-- Exercise data follows --

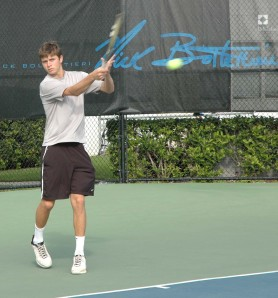 American Ryan Harrison training at the IMG Bollettieri Tennis Academy in January 2009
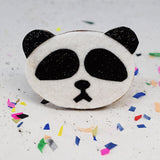 'Panda' Badge Making Kit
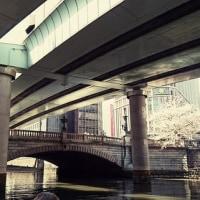 場所は、日本橋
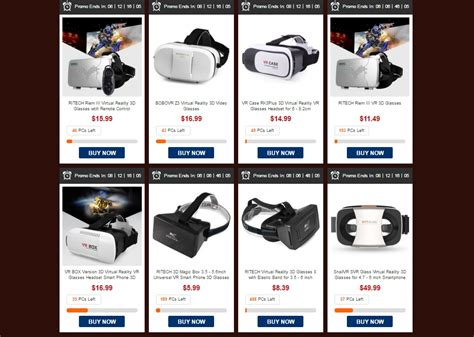 great best gearbest holding flash sale on vr viewers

-- Exercise data concluded --

* _Required action_
The material above is to be repeated word for word, with no images kept.

* _Output below_
 American Ryan Harrison training at the IMG Bollettieri Tennis Academy in January 2009
 'Panda' Badge Making Kit
 場所は、日本橋
 great best gearbest holding flash sale on vr viewers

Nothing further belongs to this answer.